ACTION ITEM
Would you transcribe exactly the lines from the one containing "موسيقار مصري يتحدث" to the last line of the data below, both ends included, but none of the pictures?

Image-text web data
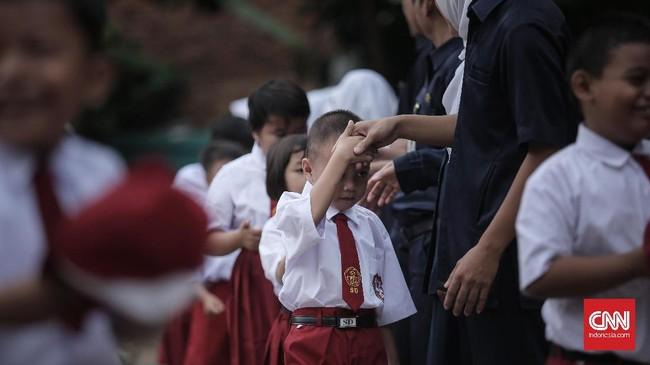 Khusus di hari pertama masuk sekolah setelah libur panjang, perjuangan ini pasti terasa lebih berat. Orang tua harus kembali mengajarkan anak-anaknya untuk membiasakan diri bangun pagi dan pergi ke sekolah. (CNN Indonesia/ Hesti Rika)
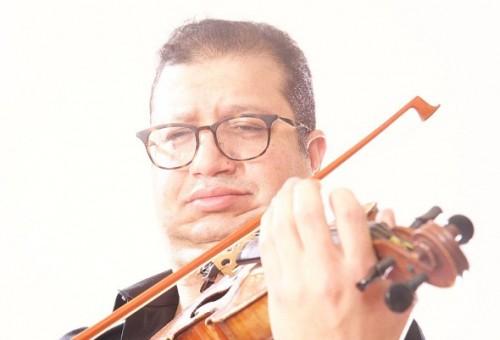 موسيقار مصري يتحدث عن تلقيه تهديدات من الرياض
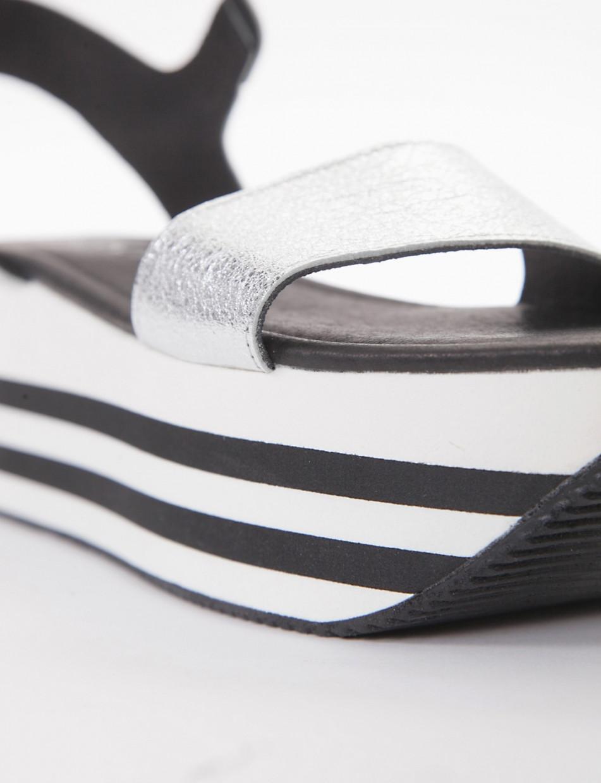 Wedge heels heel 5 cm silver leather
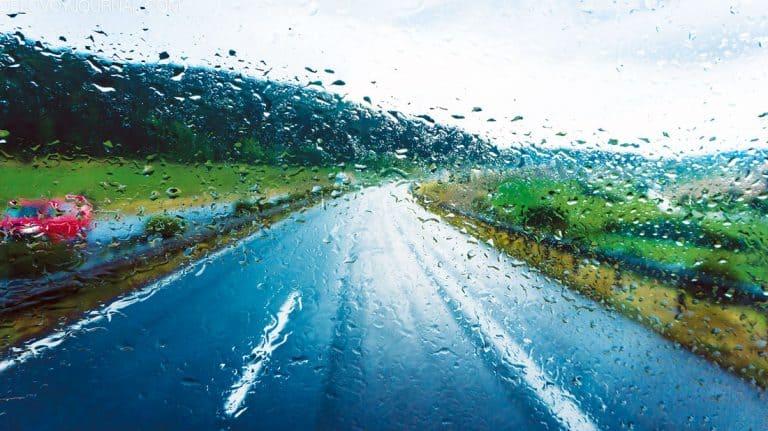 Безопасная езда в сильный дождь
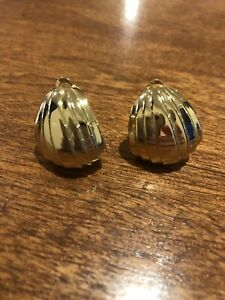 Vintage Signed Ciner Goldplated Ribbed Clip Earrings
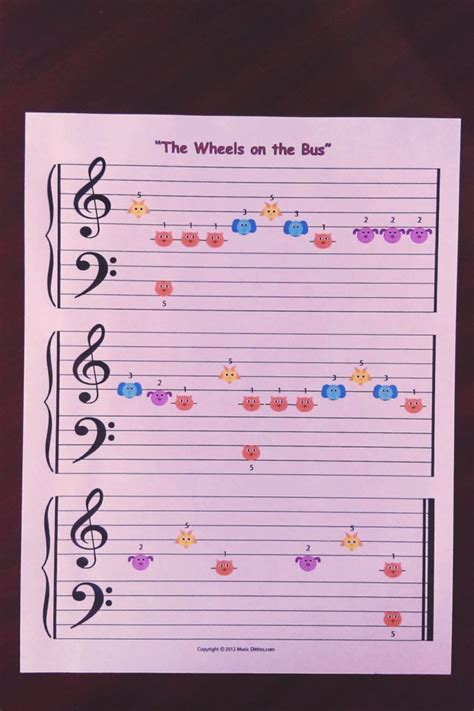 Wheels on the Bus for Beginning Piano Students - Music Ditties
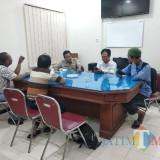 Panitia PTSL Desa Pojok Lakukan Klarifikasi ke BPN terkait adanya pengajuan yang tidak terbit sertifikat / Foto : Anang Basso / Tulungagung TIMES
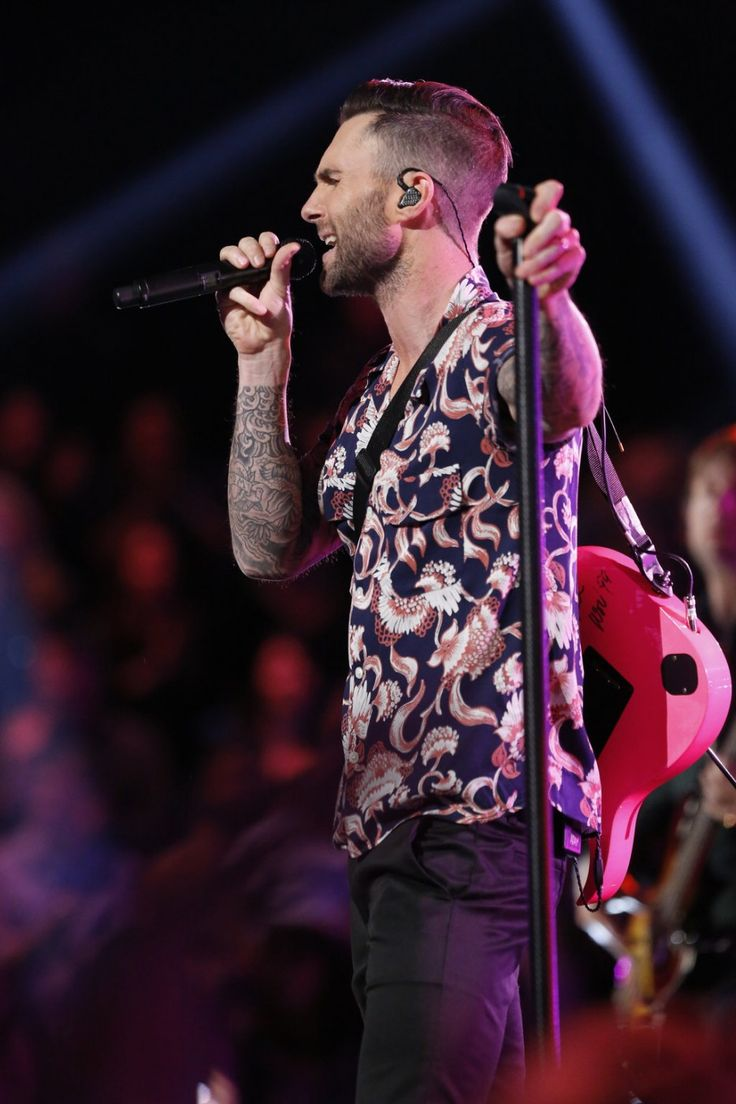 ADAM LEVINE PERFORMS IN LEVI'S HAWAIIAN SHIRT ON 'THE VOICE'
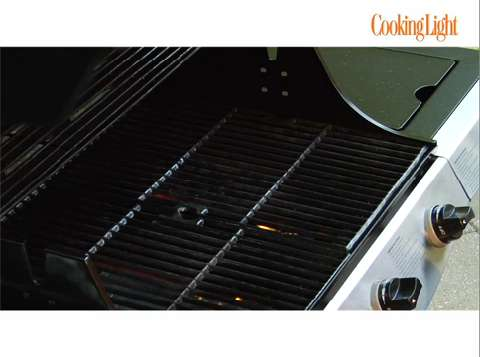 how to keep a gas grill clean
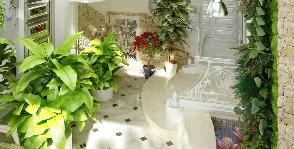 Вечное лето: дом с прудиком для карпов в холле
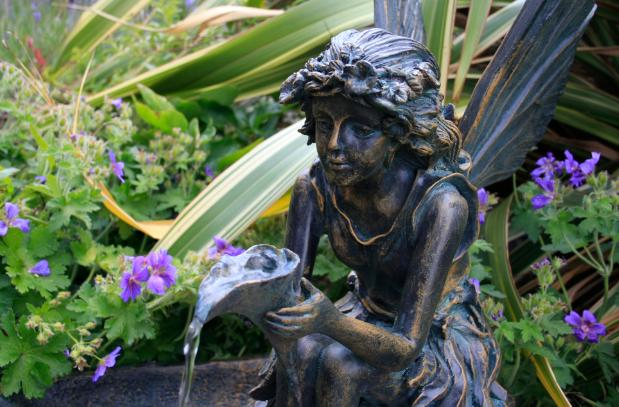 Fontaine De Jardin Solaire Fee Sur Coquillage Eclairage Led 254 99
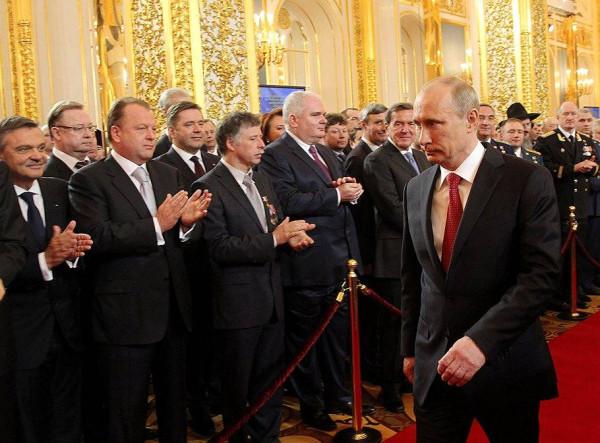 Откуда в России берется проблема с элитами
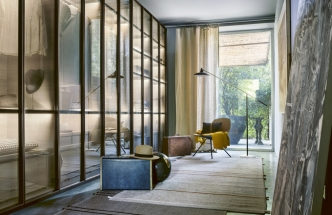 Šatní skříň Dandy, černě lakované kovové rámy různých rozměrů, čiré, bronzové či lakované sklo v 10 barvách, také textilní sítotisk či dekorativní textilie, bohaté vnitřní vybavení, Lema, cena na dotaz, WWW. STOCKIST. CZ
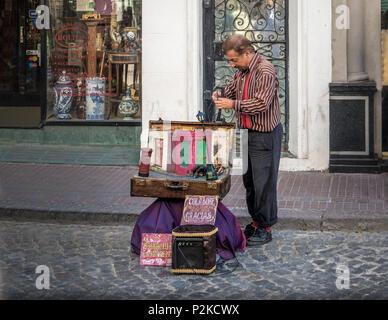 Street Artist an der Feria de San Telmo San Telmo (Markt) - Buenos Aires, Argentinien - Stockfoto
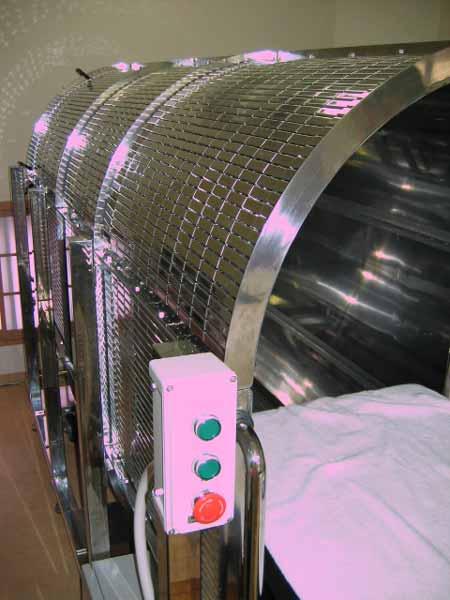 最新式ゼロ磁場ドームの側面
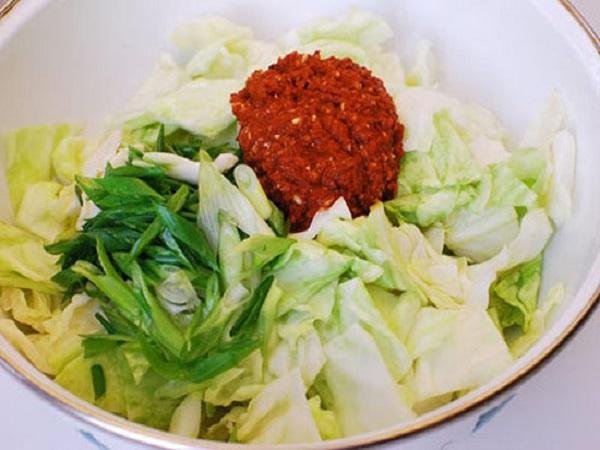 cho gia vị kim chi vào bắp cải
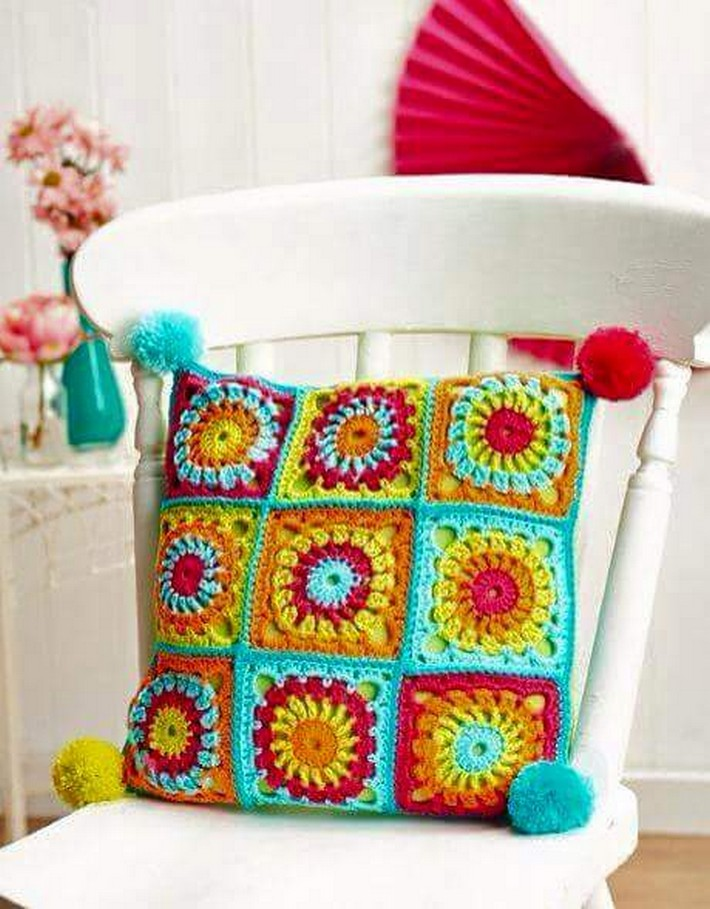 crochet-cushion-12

EXERCISE RESULT
 موسيقار مصري يتحدث عن تلقيه تهديدات من الرياض
 Wedge heels heel 5 cm silver leather
 Безопасная езда в сильный дождь
 Vintage Signed Ciner Goldplated Ribbed Clip Earrings
 Wheels on the Bus for Beginning Piano Students - Music Ditties
 Panitia PTSL Desa Pojok Lakukan Klarifikasi ke BPN terkait adanya pengajuan yang tidak terbit sertifikat / Foto : Anang Basso / Tulungagung TIMES
 ADAM LEVINE PERFORMS IN LEVI'S HAWAIIAN SHIRT ON 'THE VOICE'
 how to keep a gas grill clean
 Вечное лето: дом с прудиком для карпов в холле
 Fontaine De Jardin Solaire Fee Sur Coquillage Eclairage Led 254 99
 Откуда в России берется проблема с элитами
 Šatní skříň Dandy, černě lakované kovové rámy různých rozměrů, čiré, bronzové či lakované sklo v 10 barvách, také textilní sítotisk či dekorativní textilie, bohaté vnitřní vybavení, Lema, cena na dotaz, WWW. STOCKIST. CZ
 Street Artist an der Feria de San Telmo San Telmo (Markt) - Buenos Aires, Argentinien - Stockfoto
 最新式ゼロ磁場ドームの側面
 cho gia vị kim chi vào bắp cải
 crochet-cushion-12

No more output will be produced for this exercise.